First, we can pray. If I’m being honest, I’m tempted to skip this part. Sometimes it feels like prayer doesn’t work, like God doesn’t hear us. But do you remember the story of Elijah? In 1 Kings 18, he prays for the end of a three-year drought. He prayed seven times before he saw that a “cloud as small as a man’s hand is rising from the sea” (1 Kings 18:44). Pray fervently that we may see a cloud of peace, even as small as a man’s hand, sweep across the land.

Second, we can advocate for just policies. Politics are a sticky cultural issue, but let’s focus on the positive impact we can have on people in need through political advocacy. We have the privilege of living in a political system where the people have a voice. You can call your senators or representative or governor to urge them to accept more refugees, to support budget allocations that impact refugees in Europe and Egypt, and more. 

Third, we can partner. Cross Point has identified strategic partners in Egypt and in Europe that have a direct impact on refugees. In Egypt, Operation Mobilization seeks to serve the most vulnerable Sudanese refugees. In Europe, Convoy of Hope provides emergency relief to refugees. If God has given you the resources in order to do so, consider making a financial contribution to one of these organizations.

Four, do for one what you wish you could do for all. We can’t be the solution to every refugee problem in the world, but we can be the solution to what’s in front of us. Where has God uniquely placed you to make a difference in the life of a refugee or displaced person? What gifts and abilities has he given you where you can make a difference, no matter how small?

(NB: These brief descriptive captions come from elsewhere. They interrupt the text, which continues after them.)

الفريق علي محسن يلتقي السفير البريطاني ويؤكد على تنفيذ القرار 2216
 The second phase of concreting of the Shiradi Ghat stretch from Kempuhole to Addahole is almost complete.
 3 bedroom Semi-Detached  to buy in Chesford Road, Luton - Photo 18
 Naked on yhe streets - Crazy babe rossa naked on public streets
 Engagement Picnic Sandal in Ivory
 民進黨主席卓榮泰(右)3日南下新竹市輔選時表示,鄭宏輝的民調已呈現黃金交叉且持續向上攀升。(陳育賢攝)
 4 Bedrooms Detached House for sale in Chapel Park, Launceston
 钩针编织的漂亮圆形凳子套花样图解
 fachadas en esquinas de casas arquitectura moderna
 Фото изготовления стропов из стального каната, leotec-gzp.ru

Sudan and Ukraine are two crises with an overwhelming amount of need, millions of people needing aid. Crises will come and crises will go as long as we’re living in a broken world. Jesus told us as much when He said “In this world you will have trouble.” But remember His next words, “take heart, because I have overcome the world” (John 16:33). Jesus’ rule and reign in the “now but not yet Kingdom” should give us hope and encouragement in the midst of crisis, that one day “all the sad things will become untrue” and Jesus will usher in the Kingdom of God in fullness, where there will be no more suffering, no more tears, no more pain, and no more refugee crises. Until then, we have work to do, and I pray you join me in the work to bring the hope of the Gospel to those in need.